Quote the part of the coho salmon recovery plan article between "The ambitious plan" and "end May 17.", inclusive.

** PROVIDED TEXT follows **

Feds Release Plan to Save Marin and State Coho

By March 18, 2010Uncategorized

Marin’s vanishing coho salmon may have gotten a boost Thursday with the release of a federal recovery plan that aims to bring the population back from the brink of extinction.

The National Oceanic and Atmospheric Administration’s Fisheries Service published a plan in the Federal Register that will serve as a road map for restoring endangered central California coho salmon – Oncorhynchus kisutch – to coastal rivers and streams along the state’s coast.

The ambitious plan aims to restore coho over 50 years and would cost $3 billion to $5 billion. The plan’s release kicks off a 60-day public comment period that will end May 17.

“These fish have a difficult time overcoming the natural perils of drought, poor ocean conditions and predation,” said Charlotte Ambrose, a fisheries biologist and recovery coordinator for the fisheries service. “We must at least give them the habitat necessary to survive, and this recovery plan, with the help of the local community, can do just that.”

The plan identifies specific actions that can be taken around the state, including in local watersheds, such as Lagunitas, Walker, Redwood and Pine Gulch creeks.

Among the steps suggested in the plan: increase spawning, pool and channel habitats; remove barriers; increase the amount of wood in streams; improve shade to cool streams; decrease the number of roads near streams and reduce the impact of remaining roads.

While the plan does not provide money, it will enable local agencies and groups that work on these issues, such as the Marin Municipal Water District, the Salmon Protection and Watershed Network and others, to get funds, officials said.

“It will allow agencies to point to something that will help them get grants for specific work to help coho,” said Maura Moody, fisheries biologist with the fisheries service. “It may sound like a big price tag, but it not only benefits the fish, but people. We are talking about jobs to do this work, and a healthy fishery. It also helps the watershed and other species as well.”

Any help for the coho can’t come too soon.

Coho salmon were once abundant in the tributaries along the central California coast, from Aptos Creek near Santa Cruz in the south, to Punta Gorda above Fort Bragg in the north. Historical records estimate populations were as high as 125,000 as late as the 1940s.Ê

But as human population and development increased along the desirable coastal areas, coho numbers plummeted to fewer than 6,000. That the species is in trouble is not a surprise. The federal government listed the species as threatened in October 1996 and in June 2005 it was re-listed as endangered.

** End of PROVIDED TEXT **
** DATA FOR ANALYSIS follows **

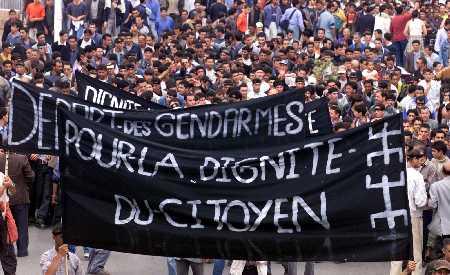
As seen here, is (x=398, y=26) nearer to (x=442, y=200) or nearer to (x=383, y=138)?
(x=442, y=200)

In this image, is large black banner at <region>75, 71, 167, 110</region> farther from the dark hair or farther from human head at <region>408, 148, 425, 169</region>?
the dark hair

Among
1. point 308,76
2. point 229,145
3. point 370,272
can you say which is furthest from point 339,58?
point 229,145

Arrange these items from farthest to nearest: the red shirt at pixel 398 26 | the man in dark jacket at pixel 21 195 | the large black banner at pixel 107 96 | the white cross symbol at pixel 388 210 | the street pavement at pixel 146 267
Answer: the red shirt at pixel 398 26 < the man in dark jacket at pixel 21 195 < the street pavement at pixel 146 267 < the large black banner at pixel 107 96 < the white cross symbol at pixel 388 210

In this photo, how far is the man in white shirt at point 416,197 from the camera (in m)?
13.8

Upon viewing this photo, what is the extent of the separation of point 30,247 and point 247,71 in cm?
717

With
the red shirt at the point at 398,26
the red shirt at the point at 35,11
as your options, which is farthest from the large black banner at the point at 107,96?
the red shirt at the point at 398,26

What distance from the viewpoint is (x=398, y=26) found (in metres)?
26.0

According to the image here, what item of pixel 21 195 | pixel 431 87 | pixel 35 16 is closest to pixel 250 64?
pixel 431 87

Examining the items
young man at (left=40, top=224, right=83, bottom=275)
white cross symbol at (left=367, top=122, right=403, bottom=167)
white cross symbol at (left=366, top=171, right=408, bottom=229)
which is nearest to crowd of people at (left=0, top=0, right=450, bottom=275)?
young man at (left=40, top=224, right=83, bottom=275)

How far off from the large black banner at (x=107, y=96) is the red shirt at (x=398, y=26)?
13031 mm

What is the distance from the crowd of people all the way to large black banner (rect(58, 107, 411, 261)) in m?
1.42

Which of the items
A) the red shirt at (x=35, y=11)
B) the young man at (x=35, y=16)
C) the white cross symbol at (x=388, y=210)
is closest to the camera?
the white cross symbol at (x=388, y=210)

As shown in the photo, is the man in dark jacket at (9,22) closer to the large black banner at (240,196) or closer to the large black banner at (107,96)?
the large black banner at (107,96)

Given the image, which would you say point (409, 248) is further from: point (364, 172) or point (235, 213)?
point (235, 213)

** End of DATA FOR ANALYSIS **

■ OUTPUT FOR THIS EXERCISE ■
The ambitious plan aims to restore coho over 50 years and would cost $3 billion to $5 billion. The plan’s release kicks off a 60-day public comment period that will end May 17.